If Stalin orders the North Koreans to accept a negotiated war's end then he'll be seen as having folded in the face of the West's "aggression." That will have huge implications for the Communist movements worldwide. It will have huge implications for Sino-Soviet relations as the Chinese poured huge numbers of their troops into that meatgrinder at Stalin's behest. A negotiated peace means all those lives - and all that risk - was for nothing.

If Stalin orders the war to continue then the pressure would mount for the US to do something truly decisive - as in making some Instant Sunshine™ take place over key targets in North Korea (at the least) and perhaps ones just over the border in China itself. The escalation spiral from that would be dangerous, yes, but it's one in which the Soviet's would lose an increasing amount the longer they let it run.
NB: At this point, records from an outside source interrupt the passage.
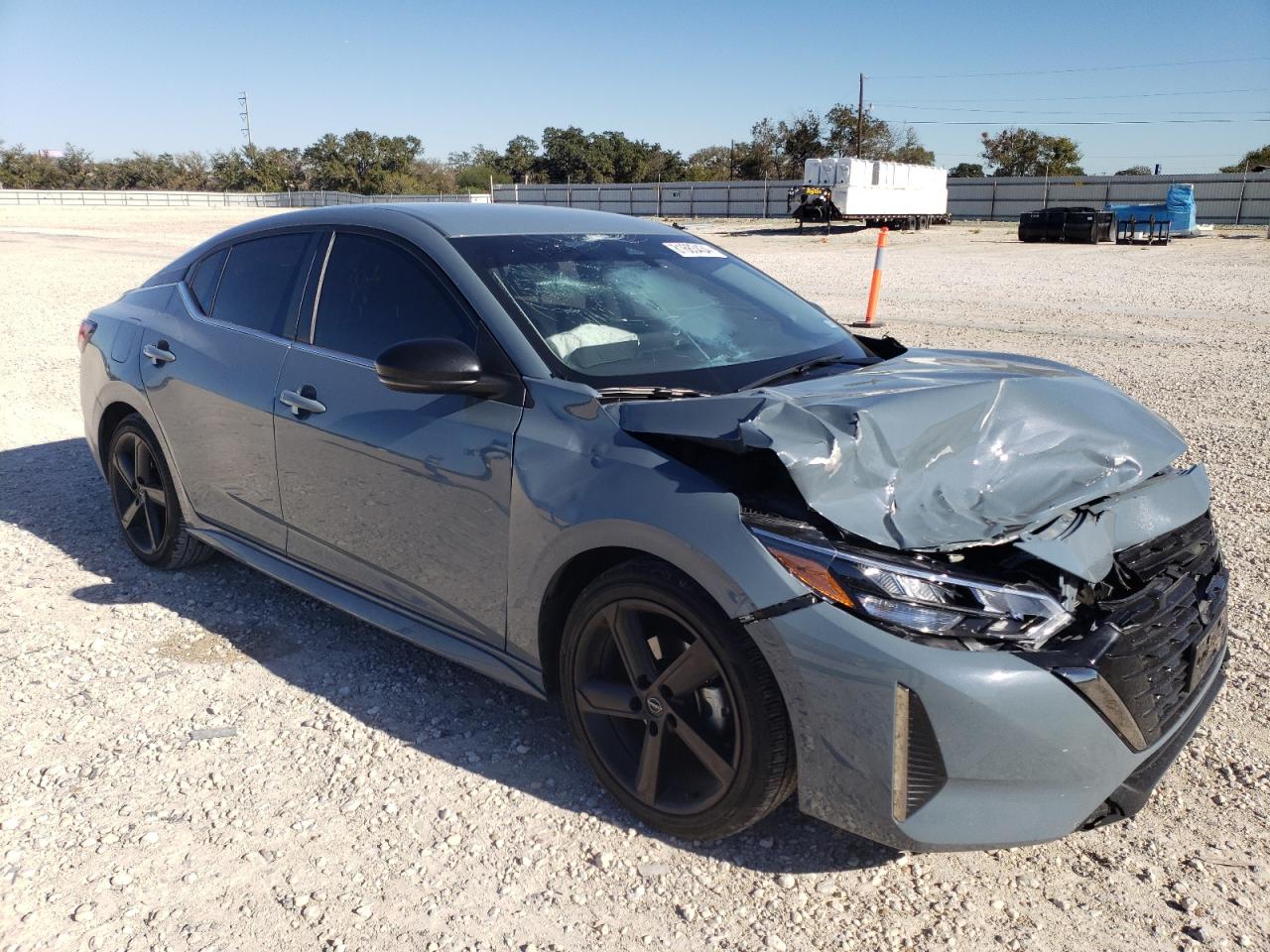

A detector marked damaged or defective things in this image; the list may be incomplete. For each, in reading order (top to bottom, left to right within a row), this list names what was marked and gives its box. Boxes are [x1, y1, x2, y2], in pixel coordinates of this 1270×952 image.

broken windshield [451, 233, 868, 393]
damaged gray sedan [81, 202, 1229, 848]
deployed airbag [614, 352, 1189, 550]
crumpled car hood [614, 347, 1189, 558]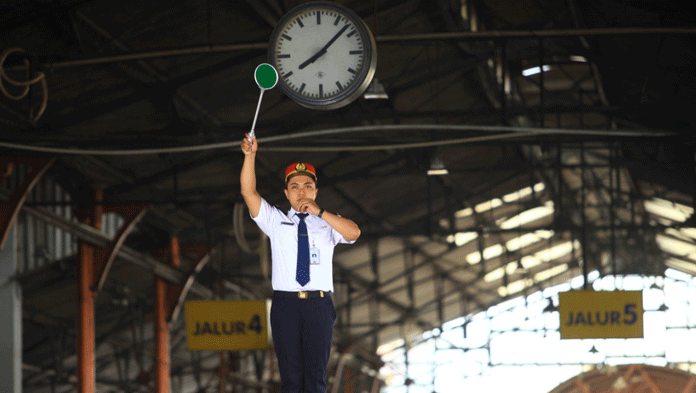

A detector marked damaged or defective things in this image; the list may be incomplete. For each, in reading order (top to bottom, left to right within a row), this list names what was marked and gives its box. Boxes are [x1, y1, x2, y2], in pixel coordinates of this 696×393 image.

In OTL, the Soviets were able to avoid most of the damage that came with that negotiated end to the Korean war by essentially blaming it all on Stalin. Korea was "his" mistake and not the mistake of the Soviet Union nor of its new leaders.

In this ATL, I don't know which way Uncle Joe would go. Keeping the war going would risk those A-Bombs dropping. But Stalin might be betting that the West wouldn't have the stones to do that and that we'd blink first. That's a dangerous bet to be putting down.

I suspect the moment the first bombs drop he'd wash his hands of Korea and China.